Integration
Objective
In this article you will learn how to integrate real-time transcription using native Python code. The objective is to show how different components of real-time transcription work and the concepts behind them. This is so you can draw parallels, for implementing it in your programming language of choice.
Requirements
In order to follow along with this guide, install the following Python packages:
Before installing Pyaudio you might need portaudio
installed.
- For Debian/Ubuntu Linux
apt install portaudio19-dev
- For macOS
brew install portaudio
Concepts
Get List of Supported Languages
The first step is to verify if the language you are trying to transcribe real-time is supported by the VoiceAI platform. To check, you can fetch the languages supported using the following code:
import requests
import os
BASE = "https://voice.neuralspace.ai/api/v2/languages?type=stream"
API_KEY = os.environ["NS_API_KEY"]
assert API_KEY is not None
headers = {
"Authorization": API_KEY
}
response = requests.get(BASE, headers=headers)
assert response.status_code == 200
print(f"Languages supported: {response.json()['data']['languages']}")
For the purpose of this guide, all the examples will be based on the English (en
) language.
Short-lived Token
The first step to start streaming with NeuralSpace APIs is to get a short lived token, i.e., a token which can be configured to expire in a certain amount of time.
DURATION = 600
TOKEN_URL = f"https://voice.neuralspace.ai/api/v2/token?duration={DURATION}"
response = requests.get(TOKEN_URL, headers=headers)
assert response.status_code == 200
session_token = response.json()['data']['token']
WebSockets
NeuralSpace uses WebSockets for real-time transcription. In order to use websockets, there are mainly 3 steps:
- create a connection to the websocket
- send chunks of audios to the websocket
- recieve the results in a different thread
In the given example the client package used in Python is websocket-client
which can be installed by running the following in shell:
pip install websocket-client
- It is not necessary to recieve data for every chunk of audio that is processed. In the Backend your data is consumed and if certain conditions are met e.g. minimum of 1 second of new data is collected then the backend will process the provided data and then return the result.

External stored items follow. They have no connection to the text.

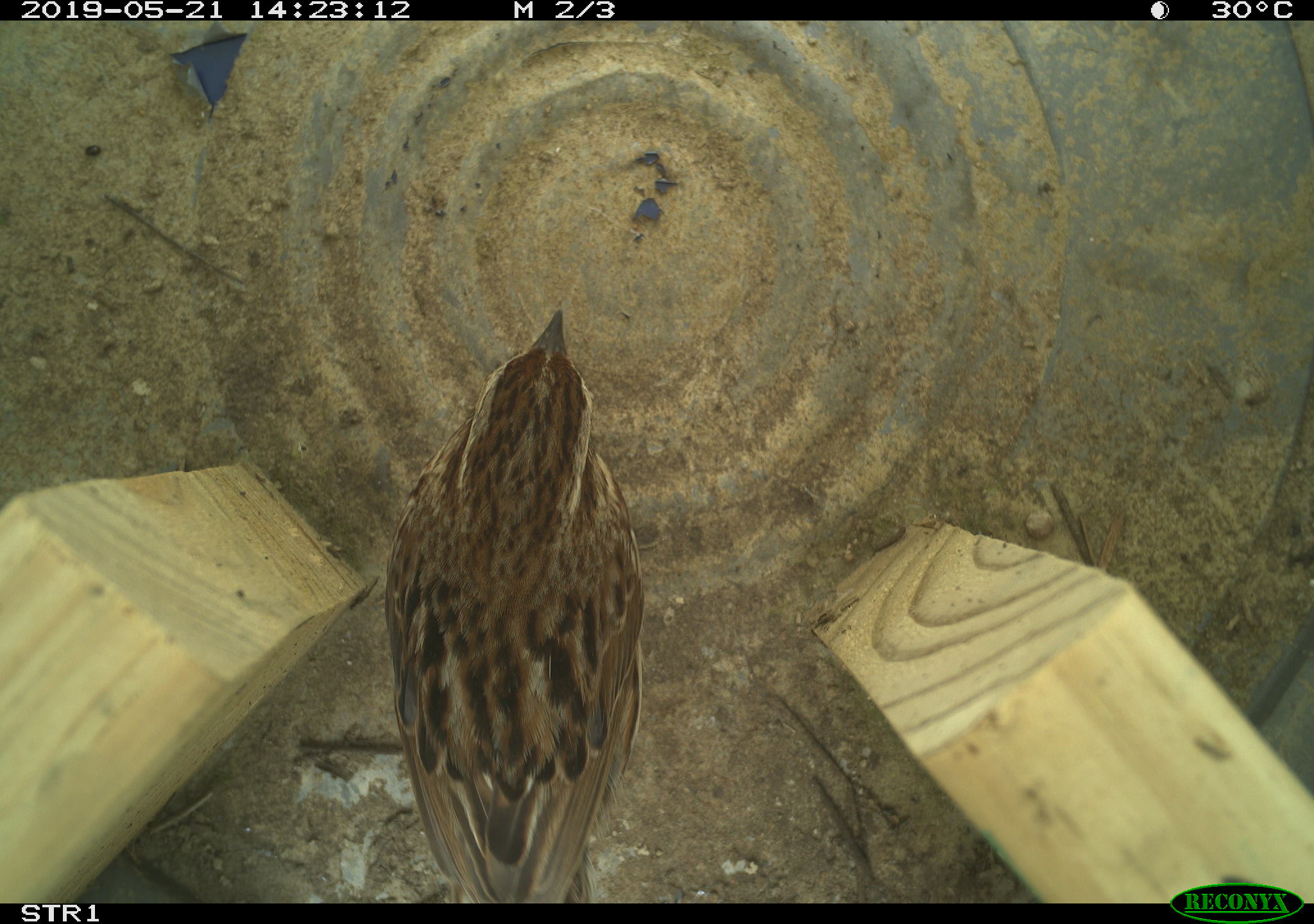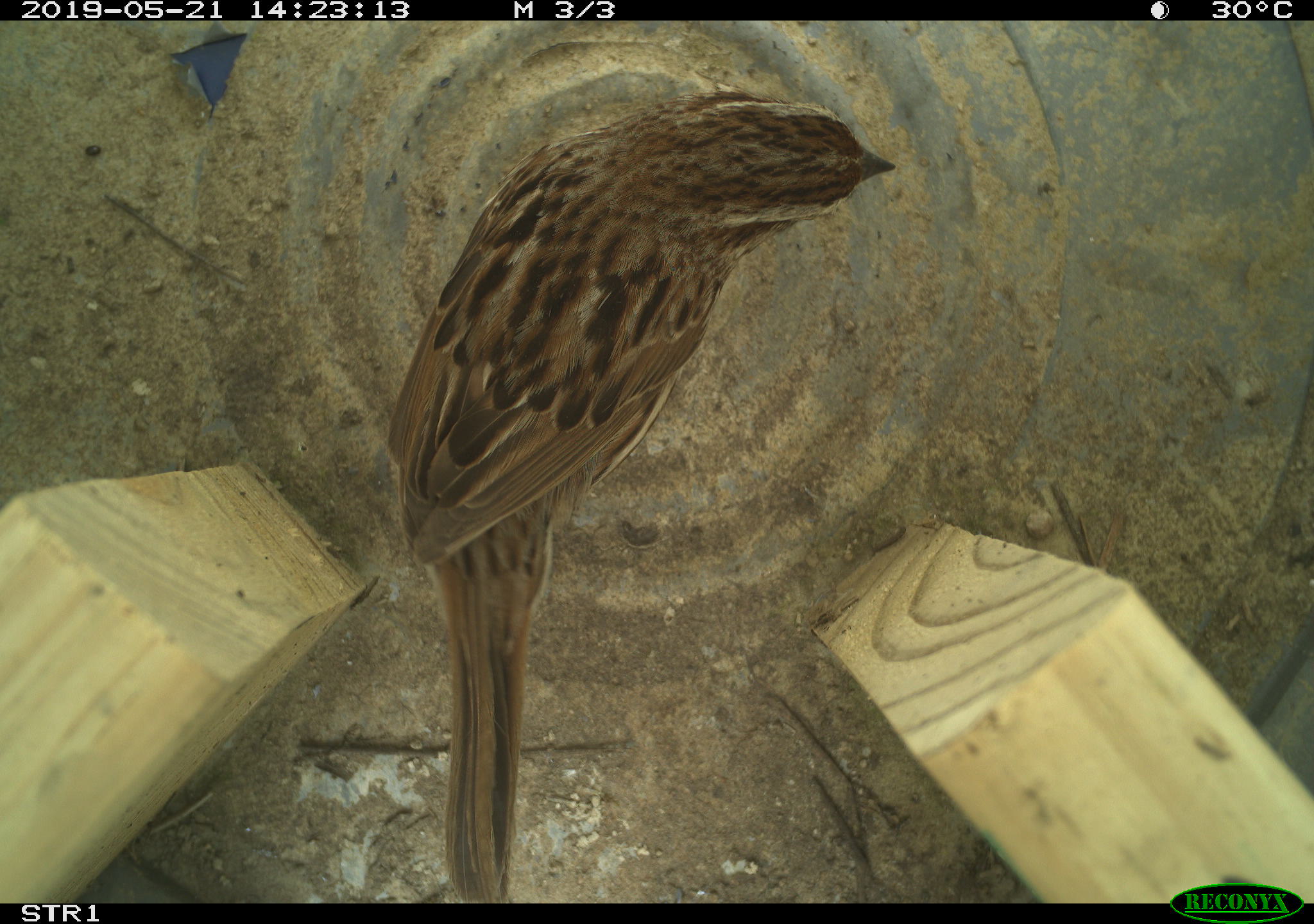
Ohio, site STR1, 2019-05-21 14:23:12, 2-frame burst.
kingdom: Animalia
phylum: Chordata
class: Aves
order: Passeriformes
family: Passerellidae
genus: Melospiza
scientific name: Melospiza melodia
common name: song sparrow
Song sparrow (Melospiza melodia).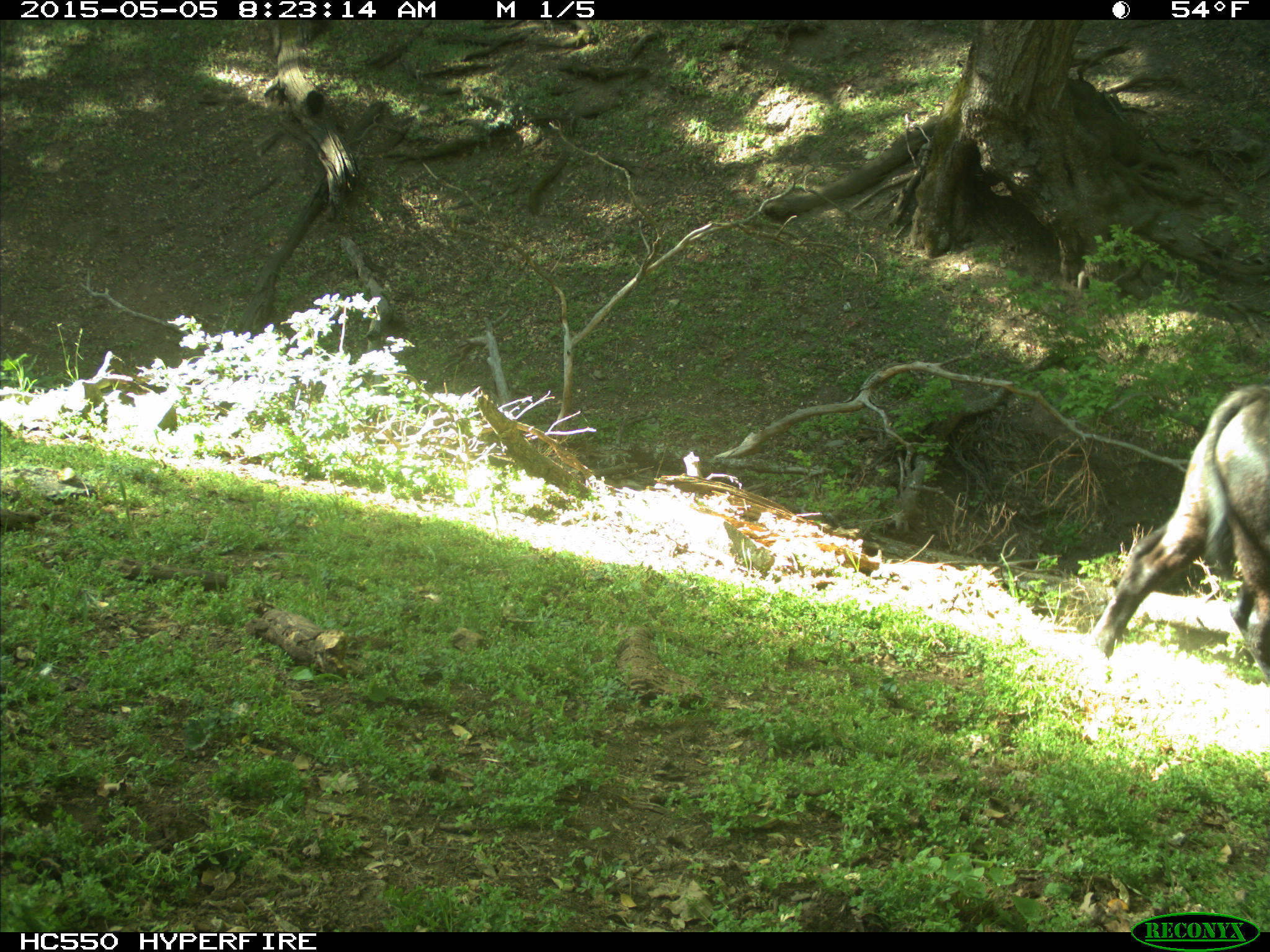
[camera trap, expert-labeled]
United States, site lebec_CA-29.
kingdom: Animalia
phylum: Chordata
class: Mammalia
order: Artiodactyla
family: Bovidae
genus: Bos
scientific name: Bos taurus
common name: domestic cow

- Hence, it is better to have separate threads for sending and recieving data from websockets, otherwise your main thread can get stuck on a blocking condition.
Setting the Options and creating the WebSocket
You can configure various parameters like the language, as well as advanced parameters like chunk size, silence thresholds, etc.
The different paramters that can be set are below:
Parameter | Required | Default | Type | All options | Description |
---|---|---|---|---|---|
language | Yes | None | string | en , en-in , ar , ar-ms , ar-eg , ar-sa , hi , tl | Set audio language for real-time transcription. |
max_chunk_size | No | 5 | int | Any integer value >= min_chunk_size | Specifies the maximum size in seconds of audio chunks that are processed for full results even if the speaker has not stopped. Larger chunks might provide better transcription accuracy but will require speaker to finish speaking. |
vad_threshold | No | 0.5 | float | Any positive floating point value | This threshold determines the sensitivity of the Voice Activity Detection (VAD) mechanism. VAD is used to detect the presence of speech in the audio stream. A lower value will make the detection more sensitive to noise, while a higher value might skip quieter speech parts. |
disable_partial | No | False | bool | True or False | When set to True, the system will not return partial transcriptions (i.e., intermediate transcriptions before the speech segment is completed). When set to False, you might receive multiple transcriptions for the same speech segment, with each one being more complete than the previous. |
format | No | pcm_16k | string | pcm_8k or pcm_16k | If the audio being streamed is of 8KHz then the format needs to be set at pcm_8k , and if it is 16KHz, it needs to be set at pcm_16k . It can be left blank by default. |
Below is the code snippet required to open a websocket along with all the above mentioned parameters.
language = "en"
max_chunk_size = 3
vad_threshold = 0.5
disable_partial = "false"
audio_format = "pcm_16k"
import uuid
session_id = uuid.uuid4()
ws = websocket.create_connection(f"wss://voice.neuralspace.ai/voice/stream/live/transcribe/{language}/{TOKEN}/{session_id}?max_chunk_size={max_chunk_size}&vad_threshold={vad_threshold}&disable_partial={disable_partial}&format={audio_format}")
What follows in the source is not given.